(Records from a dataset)

>> begin

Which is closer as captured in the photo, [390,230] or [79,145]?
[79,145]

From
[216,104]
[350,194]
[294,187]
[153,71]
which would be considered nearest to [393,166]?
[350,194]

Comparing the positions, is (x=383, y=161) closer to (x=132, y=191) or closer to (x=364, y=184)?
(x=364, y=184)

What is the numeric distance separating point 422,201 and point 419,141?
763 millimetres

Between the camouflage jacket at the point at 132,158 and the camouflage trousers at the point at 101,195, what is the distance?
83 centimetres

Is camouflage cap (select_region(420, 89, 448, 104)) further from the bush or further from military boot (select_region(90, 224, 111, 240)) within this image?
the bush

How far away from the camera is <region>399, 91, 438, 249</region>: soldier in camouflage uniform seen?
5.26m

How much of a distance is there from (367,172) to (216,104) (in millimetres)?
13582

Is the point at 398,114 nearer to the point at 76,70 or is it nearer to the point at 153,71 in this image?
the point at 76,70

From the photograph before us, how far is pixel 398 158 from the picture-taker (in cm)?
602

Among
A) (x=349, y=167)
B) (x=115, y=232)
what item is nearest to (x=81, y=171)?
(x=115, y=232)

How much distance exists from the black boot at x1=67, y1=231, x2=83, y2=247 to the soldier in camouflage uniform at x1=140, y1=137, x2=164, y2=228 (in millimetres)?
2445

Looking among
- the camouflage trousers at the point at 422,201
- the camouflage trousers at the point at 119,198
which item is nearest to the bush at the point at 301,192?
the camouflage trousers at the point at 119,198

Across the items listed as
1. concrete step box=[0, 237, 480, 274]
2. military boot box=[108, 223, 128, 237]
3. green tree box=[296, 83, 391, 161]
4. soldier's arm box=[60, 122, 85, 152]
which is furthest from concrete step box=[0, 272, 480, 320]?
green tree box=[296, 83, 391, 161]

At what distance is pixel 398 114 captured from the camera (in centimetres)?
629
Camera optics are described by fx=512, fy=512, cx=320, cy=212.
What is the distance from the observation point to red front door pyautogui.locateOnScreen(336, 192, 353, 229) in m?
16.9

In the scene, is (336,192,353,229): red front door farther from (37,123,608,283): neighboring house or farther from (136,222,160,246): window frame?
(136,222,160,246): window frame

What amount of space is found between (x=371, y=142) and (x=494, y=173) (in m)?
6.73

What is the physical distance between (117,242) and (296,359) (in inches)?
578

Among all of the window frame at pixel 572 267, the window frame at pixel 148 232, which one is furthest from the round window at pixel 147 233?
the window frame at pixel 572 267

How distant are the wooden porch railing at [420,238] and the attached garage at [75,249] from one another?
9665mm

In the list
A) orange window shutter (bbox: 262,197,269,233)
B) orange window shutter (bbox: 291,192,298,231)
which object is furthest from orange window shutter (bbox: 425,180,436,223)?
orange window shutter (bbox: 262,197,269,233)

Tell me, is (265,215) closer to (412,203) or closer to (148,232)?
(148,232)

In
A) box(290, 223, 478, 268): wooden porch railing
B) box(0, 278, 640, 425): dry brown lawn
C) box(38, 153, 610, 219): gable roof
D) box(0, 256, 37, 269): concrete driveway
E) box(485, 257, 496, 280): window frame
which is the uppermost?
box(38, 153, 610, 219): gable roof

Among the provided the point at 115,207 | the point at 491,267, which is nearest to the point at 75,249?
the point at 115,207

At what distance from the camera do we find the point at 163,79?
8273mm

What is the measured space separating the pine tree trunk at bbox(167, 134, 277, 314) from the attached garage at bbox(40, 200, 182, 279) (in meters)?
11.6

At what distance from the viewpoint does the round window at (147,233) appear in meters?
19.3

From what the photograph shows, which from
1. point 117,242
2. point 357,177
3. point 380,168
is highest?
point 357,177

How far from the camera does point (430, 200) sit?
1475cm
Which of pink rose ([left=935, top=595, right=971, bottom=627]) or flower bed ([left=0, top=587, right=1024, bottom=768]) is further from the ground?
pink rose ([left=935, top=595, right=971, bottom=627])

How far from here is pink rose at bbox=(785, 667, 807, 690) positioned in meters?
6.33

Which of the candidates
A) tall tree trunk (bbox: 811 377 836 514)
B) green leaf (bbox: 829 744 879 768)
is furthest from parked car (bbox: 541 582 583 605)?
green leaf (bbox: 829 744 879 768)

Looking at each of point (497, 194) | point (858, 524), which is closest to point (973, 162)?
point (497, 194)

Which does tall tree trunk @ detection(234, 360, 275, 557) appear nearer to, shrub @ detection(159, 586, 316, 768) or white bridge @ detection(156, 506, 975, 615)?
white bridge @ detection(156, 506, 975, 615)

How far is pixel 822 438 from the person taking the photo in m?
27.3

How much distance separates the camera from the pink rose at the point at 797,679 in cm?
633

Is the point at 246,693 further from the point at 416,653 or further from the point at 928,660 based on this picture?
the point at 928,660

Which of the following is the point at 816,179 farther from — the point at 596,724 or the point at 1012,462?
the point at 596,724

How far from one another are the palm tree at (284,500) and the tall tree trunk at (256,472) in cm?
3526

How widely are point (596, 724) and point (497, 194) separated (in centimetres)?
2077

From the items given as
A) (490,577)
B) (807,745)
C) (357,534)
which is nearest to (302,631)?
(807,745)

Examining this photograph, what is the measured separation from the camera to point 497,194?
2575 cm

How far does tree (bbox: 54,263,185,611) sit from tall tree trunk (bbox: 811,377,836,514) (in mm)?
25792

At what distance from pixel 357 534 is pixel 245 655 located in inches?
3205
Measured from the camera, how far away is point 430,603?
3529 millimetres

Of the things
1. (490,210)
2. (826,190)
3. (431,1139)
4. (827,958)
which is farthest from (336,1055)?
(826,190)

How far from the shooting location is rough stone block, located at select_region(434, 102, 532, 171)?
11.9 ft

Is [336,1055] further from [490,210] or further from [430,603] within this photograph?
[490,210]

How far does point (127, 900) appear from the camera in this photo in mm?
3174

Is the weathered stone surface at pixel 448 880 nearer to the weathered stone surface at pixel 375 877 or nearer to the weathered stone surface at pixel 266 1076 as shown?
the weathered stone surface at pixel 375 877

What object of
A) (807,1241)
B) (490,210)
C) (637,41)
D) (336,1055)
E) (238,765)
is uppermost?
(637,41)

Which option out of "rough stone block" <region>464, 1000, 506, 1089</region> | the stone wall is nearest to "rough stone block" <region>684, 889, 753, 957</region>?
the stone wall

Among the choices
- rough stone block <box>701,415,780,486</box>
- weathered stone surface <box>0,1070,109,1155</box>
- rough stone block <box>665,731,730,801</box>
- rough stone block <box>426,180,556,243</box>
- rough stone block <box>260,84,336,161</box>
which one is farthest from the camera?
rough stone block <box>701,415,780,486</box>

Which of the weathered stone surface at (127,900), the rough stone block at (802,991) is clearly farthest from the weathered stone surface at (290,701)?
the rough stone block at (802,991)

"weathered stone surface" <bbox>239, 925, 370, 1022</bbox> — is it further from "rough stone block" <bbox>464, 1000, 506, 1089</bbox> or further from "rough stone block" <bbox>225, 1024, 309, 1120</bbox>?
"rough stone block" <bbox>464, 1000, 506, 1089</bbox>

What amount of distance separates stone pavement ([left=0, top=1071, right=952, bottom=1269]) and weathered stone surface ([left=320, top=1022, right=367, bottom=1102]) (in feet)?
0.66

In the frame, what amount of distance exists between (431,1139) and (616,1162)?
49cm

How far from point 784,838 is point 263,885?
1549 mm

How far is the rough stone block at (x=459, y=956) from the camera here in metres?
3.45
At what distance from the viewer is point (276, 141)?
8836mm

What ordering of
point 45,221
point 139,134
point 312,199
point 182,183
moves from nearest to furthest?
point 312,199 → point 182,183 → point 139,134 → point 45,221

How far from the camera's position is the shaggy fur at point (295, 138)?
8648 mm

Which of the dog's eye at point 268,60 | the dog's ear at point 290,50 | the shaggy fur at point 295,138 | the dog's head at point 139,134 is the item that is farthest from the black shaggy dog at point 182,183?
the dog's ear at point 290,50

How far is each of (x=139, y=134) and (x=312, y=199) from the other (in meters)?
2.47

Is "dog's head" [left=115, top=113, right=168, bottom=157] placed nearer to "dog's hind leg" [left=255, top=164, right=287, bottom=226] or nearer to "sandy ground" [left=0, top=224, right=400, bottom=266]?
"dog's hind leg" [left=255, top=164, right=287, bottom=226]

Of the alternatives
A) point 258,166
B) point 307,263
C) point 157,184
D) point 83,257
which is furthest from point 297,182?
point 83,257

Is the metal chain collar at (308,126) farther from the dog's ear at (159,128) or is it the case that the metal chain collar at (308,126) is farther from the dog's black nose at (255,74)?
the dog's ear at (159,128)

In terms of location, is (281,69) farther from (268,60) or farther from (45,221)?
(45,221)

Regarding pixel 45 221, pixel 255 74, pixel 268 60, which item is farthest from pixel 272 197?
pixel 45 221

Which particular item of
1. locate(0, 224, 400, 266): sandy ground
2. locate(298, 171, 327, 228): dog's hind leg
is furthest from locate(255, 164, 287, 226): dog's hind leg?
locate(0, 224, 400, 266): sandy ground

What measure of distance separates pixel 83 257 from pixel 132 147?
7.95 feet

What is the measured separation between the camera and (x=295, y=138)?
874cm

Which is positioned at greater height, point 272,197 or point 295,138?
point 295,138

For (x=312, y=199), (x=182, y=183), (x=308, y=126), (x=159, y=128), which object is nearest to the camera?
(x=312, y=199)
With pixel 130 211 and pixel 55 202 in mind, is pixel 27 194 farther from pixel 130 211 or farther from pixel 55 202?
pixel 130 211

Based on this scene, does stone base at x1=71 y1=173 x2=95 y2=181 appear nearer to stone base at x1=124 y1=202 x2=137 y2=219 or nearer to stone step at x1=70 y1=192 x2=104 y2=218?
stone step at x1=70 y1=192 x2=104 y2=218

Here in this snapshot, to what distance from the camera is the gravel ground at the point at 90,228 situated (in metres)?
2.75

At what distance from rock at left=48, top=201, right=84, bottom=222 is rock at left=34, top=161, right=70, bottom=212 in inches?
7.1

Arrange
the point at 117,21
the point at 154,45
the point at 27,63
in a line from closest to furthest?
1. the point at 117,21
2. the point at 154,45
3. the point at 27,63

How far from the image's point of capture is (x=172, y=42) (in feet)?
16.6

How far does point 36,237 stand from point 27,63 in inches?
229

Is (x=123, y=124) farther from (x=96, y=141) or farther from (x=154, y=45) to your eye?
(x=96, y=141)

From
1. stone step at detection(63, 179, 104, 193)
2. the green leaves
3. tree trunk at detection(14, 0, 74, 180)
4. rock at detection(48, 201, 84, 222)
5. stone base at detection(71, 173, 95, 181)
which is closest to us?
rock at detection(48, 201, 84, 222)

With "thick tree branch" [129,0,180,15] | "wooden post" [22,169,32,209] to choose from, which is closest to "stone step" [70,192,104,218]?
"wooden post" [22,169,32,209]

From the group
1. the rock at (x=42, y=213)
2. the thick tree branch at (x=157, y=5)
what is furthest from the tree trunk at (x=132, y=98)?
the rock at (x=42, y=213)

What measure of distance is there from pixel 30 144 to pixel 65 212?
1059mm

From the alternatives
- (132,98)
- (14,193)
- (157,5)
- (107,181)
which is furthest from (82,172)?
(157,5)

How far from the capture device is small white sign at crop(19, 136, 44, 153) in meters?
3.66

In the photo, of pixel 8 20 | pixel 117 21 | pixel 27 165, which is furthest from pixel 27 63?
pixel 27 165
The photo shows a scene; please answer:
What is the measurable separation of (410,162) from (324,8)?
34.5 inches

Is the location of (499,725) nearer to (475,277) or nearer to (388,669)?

>> end

**Work instructions:** Reproduce the records verbatim from the line containing "The photo shows" through the end of the records, including both the first and last lines.

**Solution:**
The photo shows a scene; please answer:
What is the measurable separation of (410,162) from (324,8)?
34.5 inches

Is the location of (499,725) nearer to (475,277) or nearer to (388,669)?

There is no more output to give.